Expert granularity, coarse experts (each is a full MLP block) vs. fine experts (each is a fraction of the MLP, and many experts activate per token). Recent work has moved toward finer granularity.
Shared experts, a small number of always-on experts that all tokens go through, in addition to the sparsely-activated ones. This stabilizes training and gives the model a “shared substrate.”
Auxiliary losses, load-balancing losses, router z-losses, and so on, that keep the routing from collapsing onto a few favored experts.

MoE is one of the architectural moves that has scaled best in the post-Chinchilla era, it offers a way to keep growing parameter count without paying for it on every token. Most frontier proprietary models are MoE under the hood.

Positional encoding, in depth

The positional-encoding story in Chapter 4 was a single paragraph. It deserves more.

The choice of positional encoding does much more than tell the model what order tokens are in. It also controls how well the model extrapolates to sequences longer than it was trained on, what the effective attention pattern looks like at long distances, and how the model interpolates between tokens it has and tokens it has not seen at training time.

The main schools:

Sinusoidal, fixed sinusoidal functions of position added to embeddings. Parameter-free, somewhat extrapolatable. The original transformer’s choice.
Learned absolute, a learned vector per position. Simple, does not extrapolate beyond training-time lengths.
Relative position biases, biases on the attention logits that depend on the offset between positions. Friendly to extrapolation.
Rotary (RoPE), apply position-dependent rotations to query and key vectors so that the resulting attention depends only on relative offset. The current frontier default.
ALiBi (attention with linear biases), a linear decay in attention as positions get further apart, with no learned parameters for position at all. Sometimes wins on length-extrapolation tasks.

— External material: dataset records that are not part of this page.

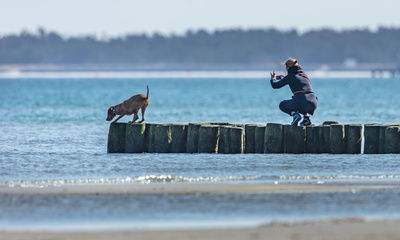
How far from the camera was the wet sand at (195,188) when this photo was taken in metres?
14.6

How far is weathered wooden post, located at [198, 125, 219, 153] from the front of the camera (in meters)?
20.2

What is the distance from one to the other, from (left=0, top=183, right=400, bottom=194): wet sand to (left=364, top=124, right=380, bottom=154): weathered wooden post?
4.68m

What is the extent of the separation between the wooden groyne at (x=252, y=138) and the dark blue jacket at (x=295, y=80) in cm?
87

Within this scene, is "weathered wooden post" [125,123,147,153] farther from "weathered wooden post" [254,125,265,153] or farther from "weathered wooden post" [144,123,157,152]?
"weathered wooden post" [254,125,265,153]

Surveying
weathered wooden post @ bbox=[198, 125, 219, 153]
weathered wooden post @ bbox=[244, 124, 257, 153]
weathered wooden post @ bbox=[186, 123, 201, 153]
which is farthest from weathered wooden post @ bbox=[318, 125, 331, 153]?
weathered wooden post @ bbox=[186, 123, 201, 153]

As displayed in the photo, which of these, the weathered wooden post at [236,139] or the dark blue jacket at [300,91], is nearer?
the dark blue jacket at [300,91]

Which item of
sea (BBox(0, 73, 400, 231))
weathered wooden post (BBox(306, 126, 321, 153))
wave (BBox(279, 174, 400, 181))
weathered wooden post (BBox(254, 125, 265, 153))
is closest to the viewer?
sea (BBox(0, 73, 400, 231))

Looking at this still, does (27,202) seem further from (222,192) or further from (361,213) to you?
(361,213)

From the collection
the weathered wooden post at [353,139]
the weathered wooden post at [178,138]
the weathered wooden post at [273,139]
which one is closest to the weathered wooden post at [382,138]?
the weathered wooden post at [353,139]

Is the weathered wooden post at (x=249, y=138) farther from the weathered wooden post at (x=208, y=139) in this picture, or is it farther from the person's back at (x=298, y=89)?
the person's back at (x=298, y=89)

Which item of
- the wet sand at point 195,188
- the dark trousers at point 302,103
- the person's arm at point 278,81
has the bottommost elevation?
the wet sand at point 195,188

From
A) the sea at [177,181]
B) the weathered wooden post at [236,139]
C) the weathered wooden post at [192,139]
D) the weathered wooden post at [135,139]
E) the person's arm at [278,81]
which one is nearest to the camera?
the sea at [177,181]

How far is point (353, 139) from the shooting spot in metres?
20.0

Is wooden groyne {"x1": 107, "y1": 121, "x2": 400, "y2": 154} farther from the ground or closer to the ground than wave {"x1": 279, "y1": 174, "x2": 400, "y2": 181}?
farther from the ground
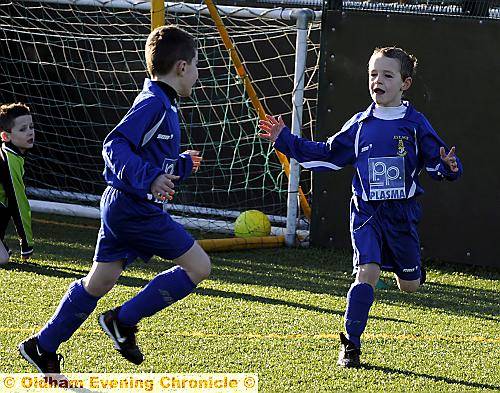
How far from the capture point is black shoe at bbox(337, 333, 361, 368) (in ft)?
15.8

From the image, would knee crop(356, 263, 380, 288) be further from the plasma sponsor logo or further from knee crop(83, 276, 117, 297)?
knee crop(83, 276, 117, 297)

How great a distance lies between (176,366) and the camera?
15.4 ft

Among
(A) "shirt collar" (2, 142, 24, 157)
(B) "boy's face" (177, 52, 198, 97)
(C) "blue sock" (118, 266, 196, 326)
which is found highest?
(B) "boy's face" (177, 52, 198, 97)

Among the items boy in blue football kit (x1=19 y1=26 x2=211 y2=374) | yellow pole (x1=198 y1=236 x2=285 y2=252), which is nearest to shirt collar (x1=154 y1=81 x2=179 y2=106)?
boy in blue football kit (x1=19 y1=26 x2=211 y2=374)

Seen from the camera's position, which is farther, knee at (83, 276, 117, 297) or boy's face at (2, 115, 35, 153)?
boy's face at (2, 115, 35, 153)

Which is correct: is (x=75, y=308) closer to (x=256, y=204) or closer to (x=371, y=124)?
(x=371, y=124)

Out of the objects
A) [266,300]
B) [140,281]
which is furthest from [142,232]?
[140,281]

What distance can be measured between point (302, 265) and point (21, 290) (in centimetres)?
212

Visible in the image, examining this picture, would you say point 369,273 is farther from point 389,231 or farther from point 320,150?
point 320,150

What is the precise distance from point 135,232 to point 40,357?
2.23 ft

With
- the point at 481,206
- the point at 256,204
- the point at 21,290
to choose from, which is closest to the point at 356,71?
the point at 481,206

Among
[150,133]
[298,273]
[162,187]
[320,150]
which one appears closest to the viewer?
[162,187]

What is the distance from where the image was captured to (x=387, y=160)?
16.8 feet

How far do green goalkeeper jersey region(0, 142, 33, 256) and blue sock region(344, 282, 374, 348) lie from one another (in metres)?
2.89
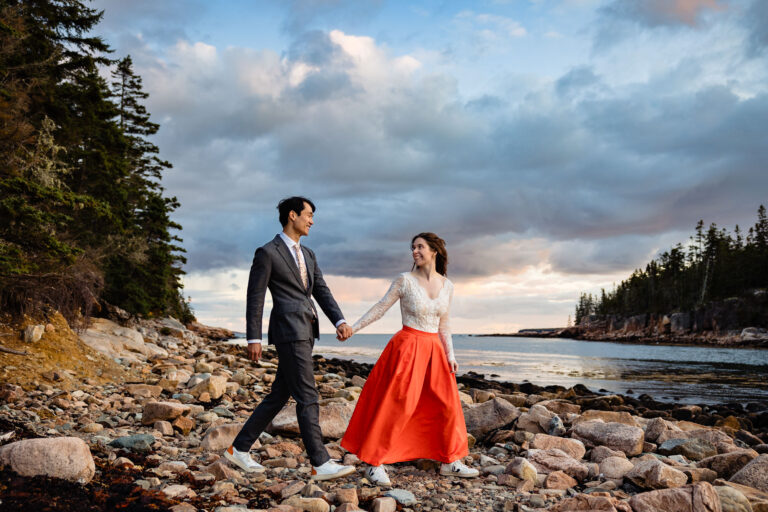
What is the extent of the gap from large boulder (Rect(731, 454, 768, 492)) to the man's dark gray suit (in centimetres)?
428

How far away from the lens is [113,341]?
46.6ft

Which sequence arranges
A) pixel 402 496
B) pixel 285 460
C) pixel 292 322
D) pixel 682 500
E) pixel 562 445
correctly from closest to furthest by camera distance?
pixel 682 500
pixel 402 496
pixel 292 322
pixel 285 460
pixel 562 445

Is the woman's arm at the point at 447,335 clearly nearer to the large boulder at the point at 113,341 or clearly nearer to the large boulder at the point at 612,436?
the large boulder at the point at 612,436

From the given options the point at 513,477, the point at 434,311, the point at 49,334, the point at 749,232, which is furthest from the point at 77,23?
the point at 749,232

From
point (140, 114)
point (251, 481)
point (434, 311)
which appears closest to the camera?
point (251, 481)

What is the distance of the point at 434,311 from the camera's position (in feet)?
18.1

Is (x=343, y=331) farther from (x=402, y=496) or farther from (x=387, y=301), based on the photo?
(x=402, y=496)

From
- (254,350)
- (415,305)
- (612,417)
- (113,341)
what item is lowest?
(612,417)

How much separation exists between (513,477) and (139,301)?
2273 centimetres

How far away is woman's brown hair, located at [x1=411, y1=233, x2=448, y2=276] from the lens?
5.61 metres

Beyond the standard schools, recent work has explored interpolation/extrapolation tricks (position interpolation, NTK-aware scaling of RoPE frequencies, YaRN-style schemes) that let pretrained models work at sequence lengths well beyond what they saw during training. The space of options is still moving.

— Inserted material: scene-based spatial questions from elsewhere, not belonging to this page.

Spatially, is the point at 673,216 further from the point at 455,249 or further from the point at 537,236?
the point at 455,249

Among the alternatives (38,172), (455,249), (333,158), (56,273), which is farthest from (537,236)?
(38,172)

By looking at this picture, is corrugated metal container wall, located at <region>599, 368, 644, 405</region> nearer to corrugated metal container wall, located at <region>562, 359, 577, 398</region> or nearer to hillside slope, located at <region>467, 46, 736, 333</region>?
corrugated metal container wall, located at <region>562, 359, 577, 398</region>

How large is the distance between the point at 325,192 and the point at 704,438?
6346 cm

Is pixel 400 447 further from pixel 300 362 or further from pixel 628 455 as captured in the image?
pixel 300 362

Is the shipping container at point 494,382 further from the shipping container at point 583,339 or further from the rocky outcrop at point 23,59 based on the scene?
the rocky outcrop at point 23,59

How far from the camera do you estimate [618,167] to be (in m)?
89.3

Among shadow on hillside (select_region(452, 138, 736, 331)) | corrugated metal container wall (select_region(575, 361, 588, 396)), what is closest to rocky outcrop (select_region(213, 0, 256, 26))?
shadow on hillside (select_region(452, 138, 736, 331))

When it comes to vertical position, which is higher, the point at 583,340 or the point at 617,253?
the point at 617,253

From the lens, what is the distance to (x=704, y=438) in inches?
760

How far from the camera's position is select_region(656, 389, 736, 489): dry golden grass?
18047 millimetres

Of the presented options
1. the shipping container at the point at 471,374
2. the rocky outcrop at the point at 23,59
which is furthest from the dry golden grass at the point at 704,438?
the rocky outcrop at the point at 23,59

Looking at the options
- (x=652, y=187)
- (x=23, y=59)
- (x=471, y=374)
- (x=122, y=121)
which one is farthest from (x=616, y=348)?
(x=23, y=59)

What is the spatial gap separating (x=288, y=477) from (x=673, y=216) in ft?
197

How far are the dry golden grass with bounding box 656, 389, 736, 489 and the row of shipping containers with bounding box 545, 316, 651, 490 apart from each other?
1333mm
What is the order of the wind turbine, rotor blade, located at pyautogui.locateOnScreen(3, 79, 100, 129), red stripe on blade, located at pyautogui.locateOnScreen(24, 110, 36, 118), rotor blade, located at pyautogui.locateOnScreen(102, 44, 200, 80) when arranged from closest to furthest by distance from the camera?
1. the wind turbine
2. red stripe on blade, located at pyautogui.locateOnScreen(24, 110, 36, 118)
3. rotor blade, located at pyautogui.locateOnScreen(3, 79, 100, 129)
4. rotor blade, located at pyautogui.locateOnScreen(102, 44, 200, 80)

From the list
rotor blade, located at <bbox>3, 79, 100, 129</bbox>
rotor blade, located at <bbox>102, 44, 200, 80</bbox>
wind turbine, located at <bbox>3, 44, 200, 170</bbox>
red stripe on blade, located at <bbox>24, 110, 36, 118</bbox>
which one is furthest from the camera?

What this chapter is gesturing at

The transformer is not a single architecture, it is an architectural design space. Every choice (attention variant, normalization placement, positional encoding, expert structure, head configuration) is a design decision, and the frontier is the moving target of which set of decisions performs best at current scale.

Where to go next

The relevant literature lives mostly in arXiv preprints and conference papers; textbooks are months behind. Useful entry points:

Recent survey papers on attention variants and MoE.
Frontier-lab technical reports (their architecture sections are usually the most precise public statements).
Mechanistic-interpretability work, much of it now reveals architectural choices in terms of what they let the model represent.

If you finished Chapter 4 wanting more, this chapter is a sketch of where the real depth lives.